++++ Selected excerpt ++++
Posted by & filed under Conference, Distributed Systems, Operating Systems, Parallelism.

The second day of the 24th ACM Symposium on Operating Systems Principles has just started.  Several of us are here and will be live-blogging the talks and Q&A sessions.

Asynchronous Intrusion Recovery for Interconnected Web Services

Ramesh Chandra, Taesoo Kim, Nickolai Zeldovich (MIT CSAIL)

- Many internet services are inter-connected. For example, when building a website one may be using Facebook Login, Bill On services and so on. The problem is that if one of the services has a bug or is compromised then the attacker can access the other services as well.
- Use rollback-and-replay for recovering integrity in single machine. However, there are some challenges such as a global coordinator is required and all services must be available during recovery.
- Contribution: define a repair protocol that doesn’t have a central coordinator.
- The system has 2 types of execution: normal (log enough for rollback-and-replay), repair (identify attacker and initiate repair).
++++ Data records ++++
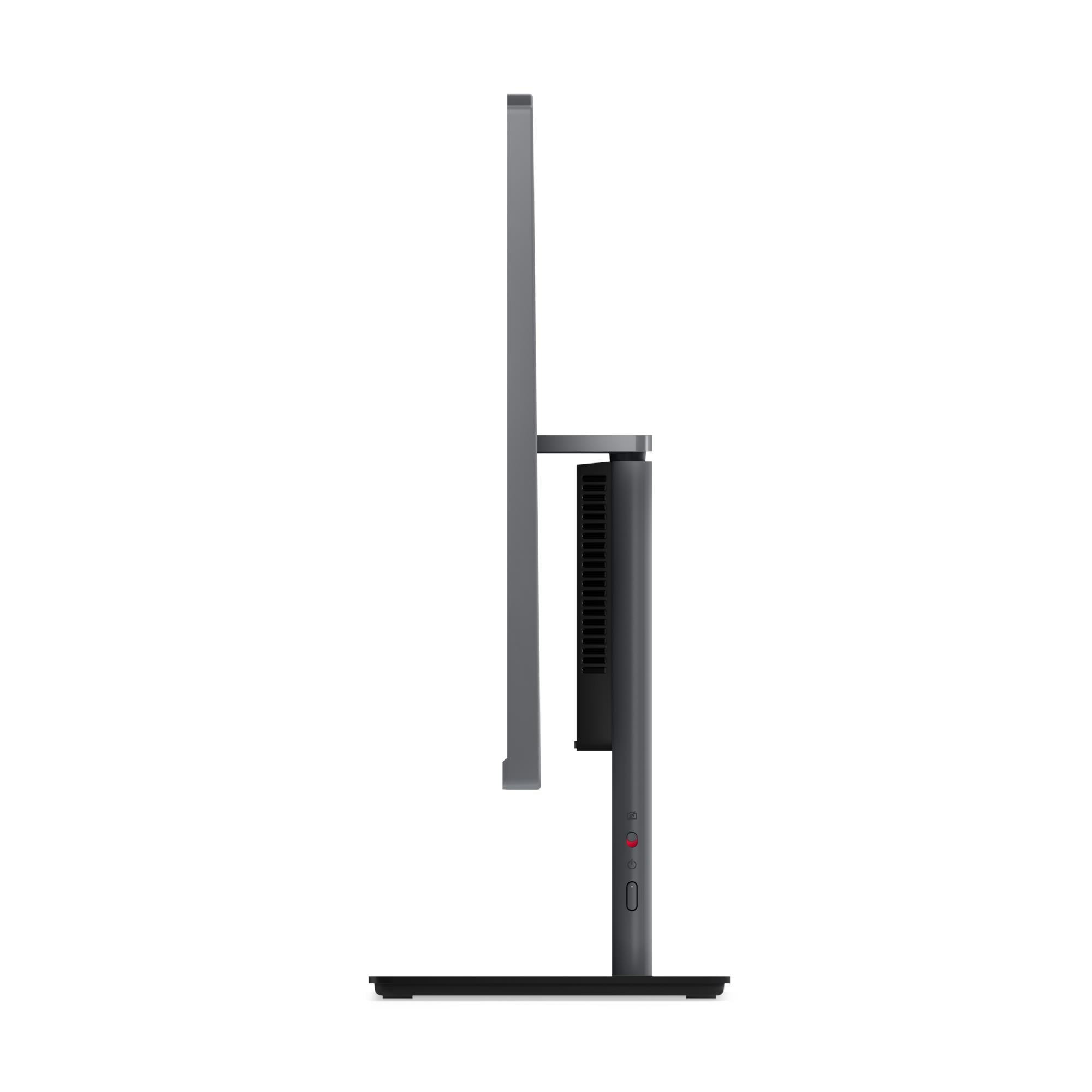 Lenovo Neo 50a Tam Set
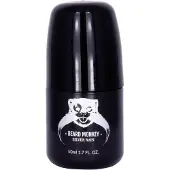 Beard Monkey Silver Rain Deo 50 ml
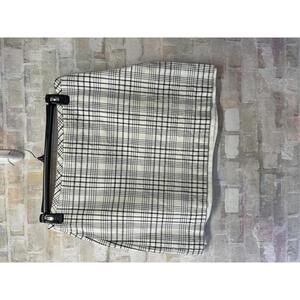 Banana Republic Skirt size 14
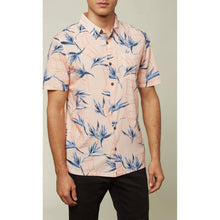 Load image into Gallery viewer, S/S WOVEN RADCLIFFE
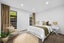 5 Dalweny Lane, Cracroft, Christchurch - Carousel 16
++++
++++ Data records ++++
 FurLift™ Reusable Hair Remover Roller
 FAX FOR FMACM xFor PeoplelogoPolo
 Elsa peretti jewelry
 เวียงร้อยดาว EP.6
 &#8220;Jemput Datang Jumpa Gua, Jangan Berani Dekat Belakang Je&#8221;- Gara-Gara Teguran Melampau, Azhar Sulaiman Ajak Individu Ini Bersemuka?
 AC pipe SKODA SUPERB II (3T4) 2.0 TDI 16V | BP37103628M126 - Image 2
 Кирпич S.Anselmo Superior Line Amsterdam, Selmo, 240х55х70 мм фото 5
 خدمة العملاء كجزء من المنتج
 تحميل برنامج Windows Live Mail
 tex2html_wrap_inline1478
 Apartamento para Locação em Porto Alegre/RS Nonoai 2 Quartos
++++
**Work to complete:**
1/ Answer these questions using the live-blog post:
(a) Which symposium's second day does the post cover?
(b) What two challenges does the post list for using rollback-and-replay?
(c) What are the two types of execution the system has?
2/ Quote the live-blog post word for word, everything from "The second day" down to "Zeldovich (MIT CSAIL)".

**Solutions to each task:**
1/
(a) The 24th ACM Symposium on Operating Systems Principles.
(b) A global coordinator is required, and all services must be available during recovery.
(c) Normal execution and repair execution.

2/
The second day of the 24th ACM Symposium on Operating Systems Principles has just started.  Several of us are here and will be live-blogging the talks and Q&A sessions.

Asynchronous Intrusion Recovery for Interconnected Web Services

Ramesh Chandra, Taesoo Kim, Nickolai Zeldovich (MIT CSAIL)